My mother worked at Sadds, either before or after the second world war, possibly both. Her name was Joan Askew, she died in 1983. I wonder if anyone recalls Joan?
Do you remember being taught at school by Miss Amos [Mrs Cockie]? That John Sadd was a missionary and was beheaded by the Japanese for his beliefs? I don’t know when, I only remember because my father at the time was working for the builders merchants.
Did you know that John Sadds was one of the biggest builders merchants in Essex. They had yards in Hornchurch, Billericay, Southend, Chelmsford and many other places as well as a large dock facility with barges for bringing in timber for their joinery works, making window frames etc. They also owned Blackwater Timber which at the time went around the country taking down unwanted trees and carting them to their foreshore dock in Maldon, a very large complex at the time.

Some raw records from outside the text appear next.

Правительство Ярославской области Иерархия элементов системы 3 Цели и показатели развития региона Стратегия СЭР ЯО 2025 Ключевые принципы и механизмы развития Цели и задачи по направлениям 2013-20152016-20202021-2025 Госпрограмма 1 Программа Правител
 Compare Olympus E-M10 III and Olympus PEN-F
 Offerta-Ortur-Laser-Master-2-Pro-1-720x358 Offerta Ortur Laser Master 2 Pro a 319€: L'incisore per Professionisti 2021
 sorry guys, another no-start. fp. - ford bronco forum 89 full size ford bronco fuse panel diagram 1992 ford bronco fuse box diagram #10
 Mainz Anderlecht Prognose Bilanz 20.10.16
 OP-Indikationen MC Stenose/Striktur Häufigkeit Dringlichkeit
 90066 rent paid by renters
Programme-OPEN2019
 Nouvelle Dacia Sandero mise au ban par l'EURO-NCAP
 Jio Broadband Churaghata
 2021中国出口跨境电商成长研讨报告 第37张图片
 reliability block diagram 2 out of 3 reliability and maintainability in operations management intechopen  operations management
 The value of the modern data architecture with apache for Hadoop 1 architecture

My dad drove that lorry after the War, it was a Bedford QL 4×4 ex-army lorry. It was used for all the unmade roads in the Wickford area, including Linden Road where I live now, before the roads were built.
I remember that Sadds huge open-backed lorry was the only vehicle that could get up Carlton Road in the winter when the road was often muddy and flooded. There was long grass all down the middle of the road, a clinker foot path down the side that had to be paid for and laid down by the residents who lived in the bungalows in the road.
Can you remember the make of Sadds huge open backed flat fronted green lorry, was it a Foden or an Albion ?
I recall that Sadd’s yard stood on the ‘point of the fork’ where Jersey Gardens went off to the right and Guernsey gardens went off left, and about 200 yds or so. I remember the Button Factory, but I’m sure that this was in its later stage of life.
Don’t I recall that a young Bob Croot worked for a time at Sadd’s? I remember a Bob Croot being at The Secondary School when I was a 1st Year.